[Saved entries]
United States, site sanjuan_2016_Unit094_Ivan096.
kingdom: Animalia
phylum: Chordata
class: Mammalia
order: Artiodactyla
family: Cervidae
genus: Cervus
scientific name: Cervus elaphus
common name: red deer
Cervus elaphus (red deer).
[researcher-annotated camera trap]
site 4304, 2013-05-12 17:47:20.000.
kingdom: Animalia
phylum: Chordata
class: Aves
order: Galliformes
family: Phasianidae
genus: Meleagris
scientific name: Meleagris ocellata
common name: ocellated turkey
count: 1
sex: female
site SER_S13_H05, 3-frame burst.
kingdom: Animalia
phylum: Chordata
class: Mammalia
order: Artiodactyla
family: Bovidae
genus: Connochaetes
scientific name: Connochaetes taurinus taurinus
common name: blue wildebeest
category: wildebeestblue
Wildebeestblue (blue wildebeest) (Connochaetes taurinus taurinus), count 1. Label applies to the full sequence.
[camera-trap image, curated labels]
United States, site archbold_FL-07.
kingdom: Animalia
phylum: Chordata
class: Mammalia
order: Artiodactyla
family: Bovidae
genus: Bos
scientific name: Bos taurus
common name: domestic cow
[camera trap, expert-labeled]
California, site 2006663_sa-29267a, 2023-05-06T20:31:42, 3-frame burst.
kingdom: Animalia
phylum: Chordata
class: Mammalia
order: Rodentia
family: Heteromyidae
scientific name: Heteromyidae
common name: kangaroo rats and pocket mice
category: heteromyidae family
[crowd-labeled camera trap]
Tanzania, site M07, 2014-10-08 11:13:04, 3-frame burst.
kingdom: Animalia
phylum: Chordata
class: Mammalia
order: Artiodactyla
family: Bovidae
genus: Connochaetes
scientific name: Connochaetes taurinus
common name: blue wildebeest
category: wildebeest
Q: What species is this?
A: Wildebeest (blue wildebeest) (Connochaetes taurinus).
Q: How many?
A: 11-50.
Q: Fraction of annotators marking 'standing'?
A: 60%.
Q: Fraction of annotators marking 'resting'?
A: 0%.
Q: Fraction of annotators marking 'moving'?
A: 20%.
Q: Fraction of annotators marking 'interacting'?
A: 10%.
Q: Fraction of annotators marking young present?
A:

### Work order
Starting from the data above, filter for lines with "labeled" and copy each one.

### Problem solution
[camera trap, expert-labeled]
[crowd-labeled camera trap]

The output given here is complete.